Comme la majorité des îles polynésiennes habitées, Rangiroa, 2 500 habitants, possède son école primaire, avec cars de ramassage. Elle dispose aussi, insigne privilège, d’un collège. Près de 400 élèves y sont scolarisés, dont 90% d’internes. Ils viennent des 8 îles environnantes et ne rentrent chez eux que trois fois par an, sur des vols spéciaux d’Air Tahiti affrétés par l’Education Nationale, gratuits pour les familles. Le reste du temps, et dès 11 ans pour les 6ème, les élèves restent à l’internat. Car les vols réguliers sont chers et obligent le plus souvent à un transit à Tahiti. Une autre réalité de la vie dans les îles…

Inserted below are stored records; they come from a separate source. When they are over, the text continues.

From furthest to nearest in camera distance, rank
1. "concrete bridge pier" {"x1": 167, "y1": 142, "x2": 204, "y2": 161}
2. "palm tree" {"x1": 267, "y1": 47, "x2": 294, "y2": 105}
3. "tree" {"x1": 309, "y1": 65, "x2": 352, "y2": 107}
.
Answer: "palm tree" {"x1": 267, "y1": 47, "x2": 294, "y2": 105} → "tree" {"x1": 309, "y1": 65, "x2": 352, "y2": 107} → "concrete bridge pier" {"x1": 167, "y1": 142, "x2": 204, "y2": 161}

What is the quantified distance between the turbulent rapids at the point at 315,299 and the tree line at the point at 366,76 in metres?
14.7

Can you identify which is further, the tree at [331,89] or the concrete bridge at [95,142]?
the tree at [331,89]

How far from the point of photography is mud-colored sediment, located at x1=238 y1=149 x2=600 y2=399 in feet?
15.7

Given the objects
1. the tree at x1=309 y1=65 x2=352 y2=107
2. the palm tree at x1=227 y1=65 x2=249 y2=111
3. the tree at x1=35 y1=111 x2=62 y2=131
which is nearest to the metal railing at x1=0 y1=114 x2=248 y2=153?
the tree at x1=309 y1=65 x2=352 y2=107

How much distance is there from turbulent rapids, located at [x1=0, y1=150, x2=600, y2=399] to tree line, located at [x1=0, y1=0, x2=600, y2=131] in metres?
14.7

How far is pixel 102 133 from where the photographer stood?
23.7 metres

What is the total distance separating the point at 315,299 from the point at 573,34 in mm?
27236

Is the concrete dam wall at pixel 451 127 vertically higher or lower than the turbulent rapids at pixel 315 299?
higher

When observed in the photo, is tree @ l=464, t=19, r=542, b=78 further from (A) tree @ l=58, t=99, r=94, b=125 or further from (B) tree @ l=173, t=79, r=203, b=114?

Avatoru agrège l’essentiel de la vie sociale. On y trouve l’aéroport, une église catholique, la banque, la poste, les pompiers, des lignes de palmiers ininterrompues et trois à quatre épiceries plus ou moins achalandées. Les denrées importées dépendent du bateau avitailleur. A Rangiroa, l’Aranui 5 accoste une quinzaine de fois par an et débarque ce que l’île ne produit pas – c'est-à-dire presque tout.
De part et d’autre de la route, un habitat lâche s’ouvre sur des jardins luxuriants où s’ébattent librement chiens et poules. Beaucoup donnent sur le lagon où stationnent des barques de pêche, loisir et économie obligés sur cette terre écrasée par les eaux. Et impossible dans cette petite communauté de passer inaperçu. Tout se sait, tout s’entend !
Séjour à Rangiroa
Côté hébergement, puisque le tourisme est la principale activité de l’île, trois hôtels et une vingtaine de pensions de famille reçoivent les visiteurs. Pour les divertir lorsqu’ils sont à terre, l’atoll abrite une ferme perlière (Gauguin’s Pearl) et, plus étonnant, une cave viticole. Rangiroa produit un vin de corail qui sans atteindre des sommets de qualité vaut son pesant de curiosité. Manuia ! (Santé !).
Une fois découverts leurs chambres ou bungalows, et après avoir pédalé sur la route pour observer les pêcheurs et salué d’un « Ia Ora Na ! » (Bonjour !) des enfants à vélo, le touriste doit se rendre à l’évidence : il faut partir en mer pour sonder le reste de l’île. Car dans cet univers de silence qu’est Rangiroa, seul l’océan crée un trouble. Le ressac lancinant de la houle heurtant le récif corallien est le signe évident qu’il n’est seulement possible de comprendre le sens d’une vie sur un atoll qu’en partant voguer sur ses eaux.
La meilleure manière de s’y rendre ? Choisir un prestataire référencé et partir sur un motu isolé. Ce n’est pas une mince affaire. Une heure de navigation, au bas mot, est nécessaire pour traverser le lagon et atteindre les ultimes récifs sud. Mais les guides de Pa’ati Excursions connaissent la musique. Avant d’entamer la traversée, ils mettent cap sur la passe de Tiputa. Chaque matin s’y déroule la danse des dauphins. Dans une chorégraphie réglée comme du papier à musique, les marsouins bondissent hors de l’eau à heure fixe, se jouant des vagues et des courants. Un spectacle réjouissant.
L’arrivée sur le motu Pa’ati est plus calme. Ame qui vive ? Aucune. Sable et coraux ? Illimités ! Les motu sont des propriétés privées. Leurs détenteurs viennent… s’y reposer le week-end. Car aussi inimaginable que cela puisse paraître, on a besoin, à Rangiroa, de quitter en fin de semaine « l’effervescence » d’Avatoru et de Tiputa ! Ils viennent aussi exploiter le coprah des palmiers, qui sert à fabriquer l’huile de coco dont le cours a doublé en trois ans.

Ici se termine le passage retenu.